**TASK DESCRIPTION:** Update the rows below by replacing "camera" with "viewer" wherever it appears, leaving every other part unchanged.

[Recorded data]
━━━━━━━━━━

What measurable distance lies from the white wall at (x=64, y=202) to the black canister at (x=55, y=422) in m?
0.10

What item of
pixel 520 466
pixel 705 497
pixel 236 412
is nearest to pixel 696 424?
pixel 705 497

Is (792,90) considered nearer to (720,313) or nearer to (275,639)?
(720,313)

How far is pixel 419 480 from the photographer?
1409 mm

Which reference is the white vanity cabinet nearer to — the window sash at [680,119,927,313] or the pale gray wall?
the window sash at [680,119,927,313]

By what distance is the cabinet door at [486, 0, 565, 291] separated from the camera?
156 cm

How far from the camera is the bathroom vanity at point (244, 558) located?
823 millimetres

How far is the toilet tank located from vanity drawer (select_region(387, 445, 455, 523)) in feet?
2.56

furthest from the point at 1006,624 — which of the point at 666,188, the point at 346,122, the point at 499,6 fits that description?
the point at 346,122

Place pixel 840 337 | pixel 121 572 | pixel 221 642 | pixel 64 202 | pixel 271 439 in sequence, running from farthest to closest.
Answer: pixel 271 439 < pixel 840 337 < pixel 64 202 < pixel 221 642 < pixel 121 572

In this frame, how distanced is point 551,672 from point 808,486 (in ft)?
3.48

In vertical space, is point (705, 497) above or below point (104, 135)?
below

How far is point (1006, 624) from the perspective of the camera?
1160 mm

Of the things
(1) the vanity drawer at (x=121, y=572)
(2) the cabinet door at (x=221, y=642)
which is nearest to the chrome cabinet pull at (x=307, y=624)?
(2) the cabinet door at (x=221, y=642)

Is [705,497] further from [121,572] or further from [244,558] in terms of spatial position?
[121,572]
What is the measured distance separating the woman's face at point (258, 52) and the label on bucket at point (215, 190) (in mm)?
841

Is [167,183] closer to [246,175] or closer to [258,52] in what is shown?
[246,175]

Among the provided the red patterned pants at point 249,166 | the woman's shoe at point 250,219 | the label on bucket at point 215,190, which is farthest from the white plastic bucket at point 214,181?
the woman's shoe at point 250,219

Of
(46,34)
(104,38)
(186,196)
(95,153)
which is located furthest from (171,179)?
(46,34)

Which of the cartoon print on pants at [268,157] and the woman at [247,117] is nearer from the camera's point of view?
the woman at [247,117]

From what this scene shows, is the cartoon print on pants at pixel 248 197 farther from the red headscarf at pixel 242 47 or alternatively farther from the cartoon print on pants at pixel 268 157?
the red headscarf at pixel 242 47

━━━━━━━━━━

**RESPONSE TO THIS EXERCISE:**
What measurable distance lies from the white wall at (x=64, y=202) to the black canister at (x=55, y=422) in m?
0.10

What item of
pixel 520 466
pixel 705 497
pixel 236 412
is nearest to pixel 696 424?
pixel 705 497

Is (792,90) considered nearer to (720,313) or nearer to (275,639)?
(720,313)

How far is pixel 419 480 from the photographer?
1409 mm

Which reference is the white vanity cabinet nearer to — the window sash at [680,119,927,313] or the pale gray wall?
the window sash at [680,119,927,313]

By what distance is the cabinet door at [486, 0, 565, 291] separated from the viewer?
156 cm

How far from the viewer is the bathroom vanity at point (244, 558) located?
823 millimetres

How far is the toilet tank located from vanity drawer (select_region(387, 445, 455, 523)) in feet?
2.56

furthest from the point at 1006,624 — which of the point at 666,188, the point at 346,122, the point at 499,6 fits that description?
the point at 346,122

Place pixel 840 337 | pixel 121 572 | pixel 221 642 | pixel 64 202 | pixel 271 439 in sequence, running from farthest to closest.
Answer: pixel 271 439 < pixel 840 337 < pixel 64 202 < pixel 221 642 < pixel 121 572

In this frame, how distanced is point 551,672 from point 808,486 (in ft)?
3.48

In vertical space, is point (705, 497) above or below point (104, 135)?
below

How far is point (1006, 624) from the perspective of the viewer?
1160 mm

Of the things
(1) the vanity drawer at (x=121, y=572)
(2) the cabinet door at (x=221, y=642)
which is nearest to the chrome cabinet pull at (x=307, y=624)?
(2) the cabinet door at (x=221, y=642)

Is [705,497] further from [121,572] or further from [244,558] in terms of spatial position?
[121,572]
What is the measured distance separating the woman's face at point (258, 52) and the label on bucket at point (215, 190) (in mm)?
841

Is [167,183] closer to [246,175] or closer to [258,52] in what is shown?
[246,175]

Among the provided the red patterned pants at point 249,166 | the woman's shoe at point 250,219 | the label on bucket at point 215,190, which is farthest from the white plastic bucket at point 214,181?
the woman's shoe at point 250,219

Of
(46,34)
(104,38)
(186,196)
(95,153)
which is located furthest from (171,179)?
(46,34)

Which of the cartoon print on pants at [268,157] and the woman at [247,117] is nearer from the viewer's point of view?
the woman at [247,117]

From what this scene shows, is the cartoon print on pants at pixel 248 197 farther from the red headscarf at pixel 242 47 or alternatively farther from the cartoon print on pants at pixel 268 157?
the red headscarf at pixel 242 47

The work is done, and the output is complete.